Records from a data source

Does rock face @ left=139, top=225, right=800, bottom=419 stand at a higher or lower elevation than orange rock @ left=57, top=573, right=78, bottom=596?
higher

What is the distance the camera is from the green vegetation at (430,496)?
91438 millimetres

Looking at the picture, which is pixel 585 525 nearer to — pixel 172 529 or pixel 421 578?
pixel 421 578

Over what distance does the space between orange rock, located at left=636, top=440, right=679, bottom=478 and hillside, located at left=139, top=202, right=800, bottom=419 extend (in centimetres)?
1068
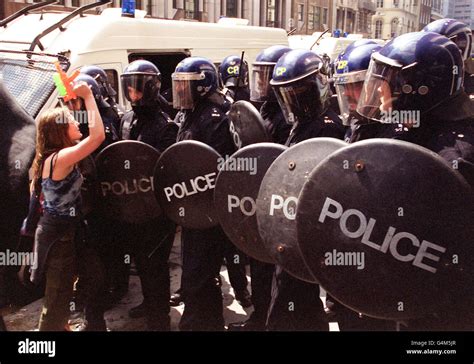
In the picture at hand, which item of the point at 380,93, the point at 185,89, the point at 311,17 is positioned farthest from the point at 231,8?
the point at 380,93

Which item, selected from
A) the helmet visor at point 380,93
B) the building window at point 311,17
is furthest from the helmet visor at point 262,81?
the building window at point 311,17

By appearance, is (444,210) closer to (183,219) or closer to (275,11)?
(183,219)

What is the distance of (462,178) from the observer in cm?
195

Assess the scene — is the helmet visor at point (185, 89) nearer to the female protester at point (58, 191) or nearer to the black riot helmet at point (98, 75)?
the female protester at point (58, 191)

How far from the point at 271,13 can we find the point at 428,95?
30204mm

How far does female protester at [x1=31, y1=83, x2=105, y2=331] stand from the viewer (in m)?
3.19

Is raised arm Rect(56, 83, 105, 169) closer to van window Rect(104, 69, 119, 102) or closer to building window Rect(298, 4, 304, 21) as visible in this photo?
van window Rect(104, 69, 119, 102)

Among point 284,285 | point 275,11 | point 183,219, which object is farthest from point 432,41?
point 275,11

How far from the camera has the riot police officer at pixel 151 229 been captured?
385 centimetres

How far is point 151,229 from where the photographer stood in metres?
3.81

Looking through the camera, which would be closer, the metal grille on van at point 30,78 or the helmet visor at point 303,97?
the helmet visor at point 303,97

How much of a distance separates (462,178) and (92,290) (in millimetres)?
2561

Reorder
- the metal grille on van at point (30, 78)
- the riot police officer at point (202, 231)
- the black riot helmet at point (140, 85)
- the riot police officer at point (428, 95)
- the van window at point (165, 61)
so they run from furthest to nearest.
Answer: the van window at point (165, 61) < the metal grille on van at point (30, 78) < the black riot helmet at point (140, 85) < the riot police officer at point (202, 231) < the riot police officer at point (428, 95)

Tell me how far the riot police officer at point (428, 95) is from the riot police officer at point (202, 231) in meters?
1.57
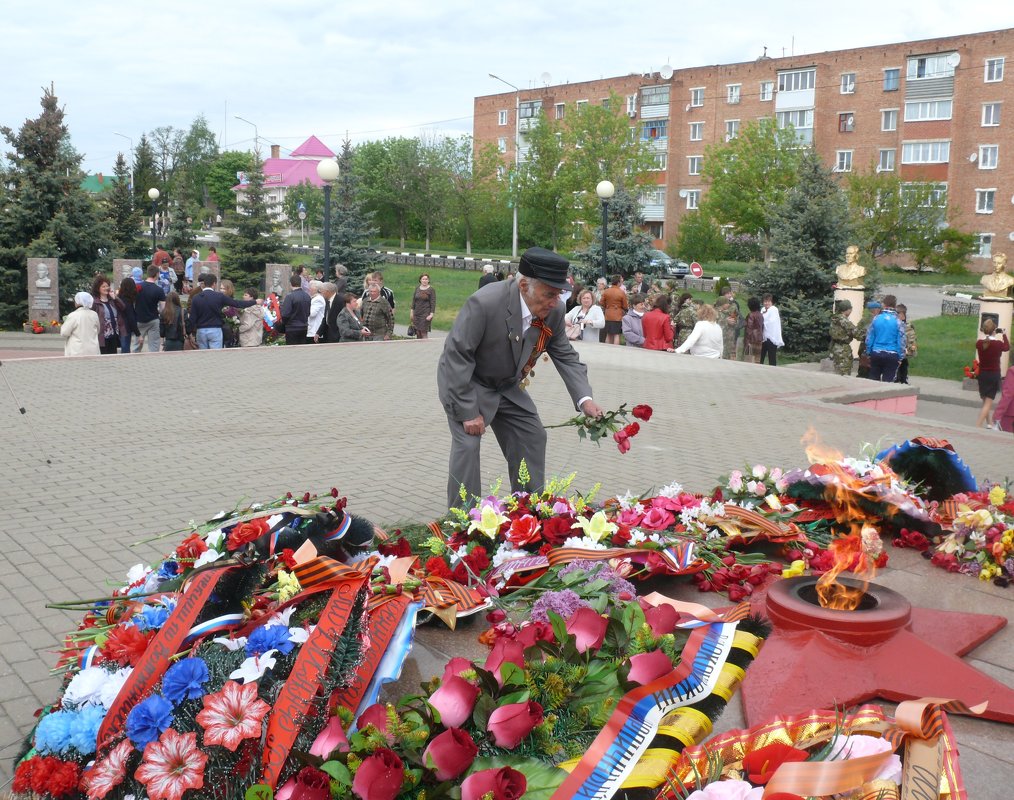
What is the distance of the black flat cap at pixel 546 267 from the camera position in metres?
5.15

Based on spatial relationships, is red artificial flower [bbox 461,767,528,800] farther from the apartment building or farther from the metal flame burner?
the apartment building

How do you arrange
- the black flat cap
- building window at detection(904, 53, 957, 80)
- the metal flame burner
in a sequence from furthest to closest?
building window at detection(904, 53, 957, 80), the black flat cap, the metal flame burner

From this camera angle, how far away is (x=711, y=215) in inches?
2106

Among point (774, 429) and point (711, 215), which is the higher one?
point (711, 215)

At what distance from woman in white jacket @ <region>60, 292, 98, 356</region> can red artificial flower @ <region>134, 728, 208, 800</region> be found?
1213 cm

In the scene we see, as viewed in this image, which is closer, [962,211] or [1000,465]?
[1000,465]

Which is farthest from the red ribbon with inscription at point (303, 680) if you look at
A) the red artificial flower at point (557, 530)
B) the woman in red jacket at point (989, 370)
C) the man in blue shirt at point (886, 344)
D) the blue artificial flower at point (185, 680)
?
the man in blue shirt at point (886, 344)

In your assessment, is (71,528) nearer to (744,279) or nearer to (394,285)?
(744,279)

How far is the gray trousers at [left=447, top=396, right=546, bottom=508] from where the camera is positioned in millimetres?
5520

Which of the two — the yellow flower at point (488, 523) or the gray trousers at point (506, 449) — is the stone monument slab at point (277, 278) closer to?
the gray trousers at point (506, 449)

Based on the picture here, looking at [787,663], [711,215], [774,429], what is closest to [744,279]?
[774,429]

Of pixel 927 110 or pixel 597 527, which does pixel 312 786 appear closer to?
pixel 597 527

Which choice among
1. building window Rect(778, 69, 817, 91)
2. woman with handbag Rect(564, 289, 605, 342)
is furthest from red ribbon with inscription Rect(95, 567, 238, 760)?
building window Rect(778, 69, 817, 91)

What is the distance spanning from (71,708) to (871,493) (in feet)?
12.6
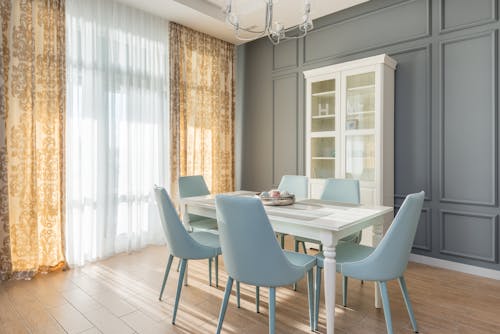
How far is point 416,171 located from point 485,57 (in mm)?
1233

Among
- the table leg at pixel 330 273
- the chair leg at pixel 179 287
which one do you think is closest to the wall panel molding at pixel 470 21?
the table leg at pixel 330 273

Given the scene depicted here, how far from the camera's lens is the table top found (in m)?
1.86

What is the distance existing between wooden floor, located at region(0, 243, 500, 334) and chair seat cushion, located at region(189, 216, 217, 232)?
0.44 m

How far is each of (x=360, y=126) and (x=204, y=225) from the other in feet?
6.60

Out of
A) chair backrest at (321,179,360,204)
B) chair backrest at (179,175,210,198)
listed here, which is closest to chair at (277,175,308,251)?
chair backrest at (321,179,360,204)

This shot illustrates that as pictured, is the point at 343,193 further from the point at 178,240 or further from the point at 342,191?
the point at 178,240

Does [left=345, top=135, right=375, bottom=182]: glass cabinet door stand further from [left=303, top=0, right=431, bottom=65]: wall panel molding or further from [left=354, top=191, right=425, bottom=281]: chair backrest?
[left=354, top=191, right=425, bottom=281]: chair backrest

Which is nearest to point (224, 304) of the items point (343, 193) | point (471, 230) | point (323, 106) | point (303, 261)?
point (303, 261)

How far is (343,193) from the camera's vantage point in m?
2.85

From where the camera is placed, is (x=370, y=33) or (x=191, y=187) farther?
(x=370, y=33)

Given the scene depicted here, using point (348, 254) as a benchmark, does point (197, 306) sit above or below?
below

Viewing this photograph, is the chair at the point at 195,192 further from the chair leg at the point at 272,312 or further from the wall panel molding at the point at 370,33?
the wall panel molding at the point at 370,33

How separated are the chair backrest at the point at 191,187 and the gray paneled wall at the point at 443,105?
2.18 m

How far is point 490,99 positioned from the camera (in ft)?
9.53
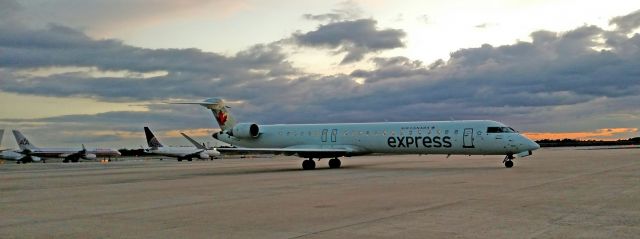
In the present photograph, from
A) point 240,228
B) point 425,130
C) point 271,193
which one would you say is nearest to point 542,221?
point 240,228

What is being asked:
From the line containing "Viewing this photograph, is" through the last line of the records, both included, output those lines exactly and nothing else; skip the pictures.

Solution for this problem:
Viewing this photograph, is the chair at the point at 195,192 further from the chair leg at the point at 272,312 or further from the wall panel molding at the point at 370,33?
the wall panel molding at the point at 370,33

How separated are the chair backrest at the point at 191,187 and the gray paneled wall at the point at 443,105?
2.18 m

How far is point 490,99 positioned from the camera (in ft)?
9.53
In the present photograph, from
A) point 240,228
B) point 425,130
C) point 271,193
which one would you say is nearest to point 542,221?
point 240,228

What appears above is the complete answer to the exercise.